Transcribe the school progress reports post word for word, from "Here are some" up to and including "to other schools.".

**Text section:**
◇ ◇ ◇ ◇ ◇

First Person

Randomness is Not a Fluke

“I think there’s nothing wrong with anything.”  So spoke Chancellor Joel Klein at yesterday’s release of the 2009 elementary and middle school progress reports.  As Anna Phillips reported, 84% of the schools received a letter grade of A, and an additional 13% received a B.  Only two schools out of 1,058 received an F, and just five more were awarded a D.

The letter grades were driven by the remarkable/suspicious gains in 2009 on the state’s ELA and math tests.  Schools weren’t actually compared to one another on their performance this year to derive the letter grades.  Rather, they were compared to last year’s peer and citywide benchmarks.  To use a football metaphor, because test scores rose across the board, virtually all schools moved up the field, but the goalposts didn’t move.  I wasn’t sure that the progress report letter grades could actually be less useful this year than last, but Chancellor Klein’s administration has achieved that dubious feat.  When 84% of the schools receive an A—the top grade, which everyone understands to signify excellence—what useful information about the school’s relative performance is being conveyed to parents, students, educators, and others with a stake in our schools?  Not much, in my view.

Last year, my blogging partner Jennifer Jennings (who, for those keeping score at home, is now Dr. J) and I were sharply critical of the 2008 school progress reports.  Writing on Jennifer’s eduwonkette site, we demonstrated that student achievement growth over the past year—which makes up 60% of the overall progress report letter grade—was highly unreliable.  Schools that demonstrated high gains in student achievement from 2006 to 2007 were no more likely to show gains from 2007 to 2008 than schools that showed low gains in 2006 to 2007.  We concluded that the measure of student progress making up 60% of the overall progress report grade was picking up chance fluctuations from year to year.  And if 60% of the score is random, there’s not much genuine information about school performance in the progress report grade.

It wasn’t a fluke.

I’ve now replicated our analysis using the 2009 progress report grades.  Many measures of school performance—its environment, based on parent and teacher surveys, its attendance, even the percentage of students achieving Level 3 or Level 4 on the state ELA and math tests—are fairly stable from year to year.  But once again, the student progress measure is wholly unpredictable.  The schools that showed big gains in student achievement from 2007 to 2008 were no more likely to show big gains from 2008 to 2009 than those schools that had small gains from 2007 to 2008. 

Here are some simple graphical representations, using the roughly 600 elementary schools in New York City that received progress report grades in 2008 and 2009.  The first graph plots a school’s academic expectations in 2009, based on surveys, with that school’s academic expectations in 2008.  There is a strong positive correlation of .75, which indicates a great deal of stability from 2008 to 2009 in the relative position of a school compared to other schools.

◇ ◇ ◇ ◇ ◇

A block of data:
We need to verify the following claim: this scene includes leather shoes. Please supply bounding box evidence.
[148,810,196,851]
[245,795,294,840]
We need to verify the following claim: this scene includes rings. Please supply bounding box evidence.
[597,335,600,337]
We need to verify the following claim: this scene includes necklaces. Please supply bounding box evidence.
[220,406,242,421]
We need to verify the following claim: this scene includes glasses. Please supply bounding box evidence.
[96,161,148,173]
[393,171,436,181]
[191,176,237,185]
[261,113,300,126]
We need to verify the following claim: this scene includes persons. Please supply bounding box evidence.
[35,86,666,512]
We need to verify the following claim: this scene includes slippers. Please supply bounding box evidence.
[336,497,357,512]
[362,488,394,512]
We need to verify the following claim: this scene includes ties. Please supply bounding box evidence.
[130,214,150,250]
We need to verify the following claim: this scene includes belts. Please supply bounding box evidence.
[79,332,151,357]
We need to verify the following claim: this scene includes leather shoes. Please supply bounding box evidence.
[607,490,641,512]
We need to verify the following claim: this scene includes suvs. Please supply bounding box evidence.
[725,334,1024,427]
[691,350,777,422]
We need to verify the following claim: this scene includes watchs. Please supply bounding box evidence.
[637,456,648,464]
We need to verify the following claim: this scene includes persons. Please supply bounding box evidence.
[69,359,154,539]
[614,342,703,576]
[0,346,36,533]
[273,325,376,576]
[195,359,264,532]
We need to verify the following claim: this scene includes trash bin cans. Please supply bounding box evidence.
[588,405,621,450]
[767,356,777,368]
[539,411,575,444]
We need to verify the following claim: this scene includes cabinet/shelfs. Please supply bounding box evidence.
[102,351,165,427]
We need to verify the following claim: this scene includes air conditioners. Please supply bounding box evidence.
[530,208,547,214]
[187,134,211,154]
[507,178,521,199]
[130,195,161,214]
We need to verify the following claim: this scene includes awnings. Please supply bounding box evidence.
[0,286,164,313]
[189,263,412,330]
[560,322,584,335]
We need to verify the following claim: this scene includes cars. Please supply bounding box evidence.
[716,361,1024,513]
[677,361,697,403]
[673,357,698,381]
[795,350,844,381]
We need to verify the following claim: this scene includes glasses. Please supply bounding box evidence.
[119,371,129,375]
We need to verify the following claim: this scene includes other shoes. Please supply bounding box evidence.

◇ ◇ ◇ ◇ ◇

**Task result:**
Here are some simple graphical representations, using the roughly 600 elementary schools in New York City that received progress report grades in 2008 and 2009.  The first graph plots a school’s academic expectations in 2009, based on surveys, with that school’s academic expectations in 2008.  There is a strong positive correlation of .75, which indicates a great deal of stability from 2008 to 2009 in the relative position of a school compared to other schools.